FOR IMMEDIATE RELEASE
September 24, 2020
Contact: Lisa Jordan
610-349-8583
lisa@touchstone.org
Touchstone’s Festival UnBound 2020 Final Performances
Series concludes with “Tales of Hope and Resistance” and “Dictators 4 Dummies… and more!”
BETHLEHEM, PA – Touchstone Theatre will wrap up its COVID-friendly, social-distance-safe Festival UnBound 2020 with two artistic offerings— Tales of Hope and Resistance, a collection of stories from around the world, presented in music and shadow puppetry (October 9); and Dictators 4 Dummies… and more!, a retrospective of Touchstone’s musical political satires of years past and a film premiere (October 16).
After last year’s Festival UnBound, a ten-day festival of arts and community dialogue in October 2019, Touchstone decided that for 2020, the second year of the festival would take the form of outdoor events, parties, forums, and performances, available for socially distanced outdoor viewing in Touchstone’s back parking lot and many also via livestream, to accommodate the safety needs of the ongoing COVID-19 pandemic. The festival opened with a block party for the South Side’s Latinx community, followed by a storytelling performance by local medical workers, and a series of events around nature and sustainability in our community.

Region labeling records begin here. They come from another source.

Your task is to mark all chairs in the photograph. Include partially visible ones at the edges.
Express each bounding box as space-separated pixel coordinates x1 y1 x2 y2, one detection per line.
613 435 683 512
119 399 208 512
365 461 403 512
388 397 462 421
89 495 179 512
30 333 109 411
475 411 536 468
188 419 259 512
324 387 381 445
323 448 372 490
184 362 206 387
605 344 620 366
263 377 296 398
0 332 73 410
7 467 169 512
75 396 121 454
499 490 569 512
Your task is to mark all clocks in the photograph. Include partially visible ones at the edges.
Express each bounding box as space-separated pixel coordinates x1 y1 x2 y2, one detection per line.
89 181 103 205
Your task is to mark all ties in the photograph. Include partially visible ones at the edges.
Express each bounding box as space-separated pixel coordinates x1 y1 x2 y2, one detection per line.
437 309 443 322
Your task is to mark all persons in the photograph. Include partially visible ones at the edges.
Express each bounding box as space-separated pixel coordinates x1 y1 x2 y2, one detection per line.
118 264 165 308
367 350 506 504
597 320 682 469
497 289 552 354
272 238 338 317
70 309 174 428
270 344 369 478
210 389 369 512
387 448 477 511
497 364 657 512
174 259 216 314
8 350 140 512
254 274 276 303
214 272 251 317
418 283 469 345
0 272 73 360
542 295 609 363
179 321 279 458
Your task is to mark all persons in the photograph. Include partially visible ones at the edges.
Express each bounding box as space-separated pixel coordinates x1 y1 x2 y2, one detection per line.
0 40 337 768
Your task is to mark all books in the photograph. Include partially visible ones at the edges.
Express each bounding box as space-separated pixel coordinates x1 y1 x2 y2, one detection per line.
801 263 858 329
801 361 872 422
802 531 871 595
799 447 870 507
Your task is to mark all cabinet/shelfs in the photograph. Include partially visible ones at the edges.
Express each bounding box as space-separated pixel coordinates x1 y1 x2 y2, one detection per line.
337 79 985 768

The final two events of Festival UnBound 2020 feature the artists within the Touchstone company more prominently. Tales of Hope and Resistance, directed by Touchstone artistic director Jp Jordan, shares retellings of classic stories from around the world, centering on themes of overcoming evil and adversity. The evening of October 9th opens with Irish balladeer Seamus Kennedy, a longtime familiar face at Celtic Classic, regaling the audience with songs and tales of Ireland’s storied past; if Tales goes into its rain date performances (October 10th, 11th), local musical treasure and Godfrey Daniels icon Dave Fry will entertain audiences with familiar songs of revolution. The second half of the evening features shadow puppet renditions of traditional stories from Greece, Kenya, Japan, Brazil, and more. Puppets are created in collaboration with Mock Turtle Marionette Theater and performed by Touchstone and Moravian College’s current cohort of MFA in Performance Creation students. Original music backing the stories is created by Jordan and popular local musician Neil Grover.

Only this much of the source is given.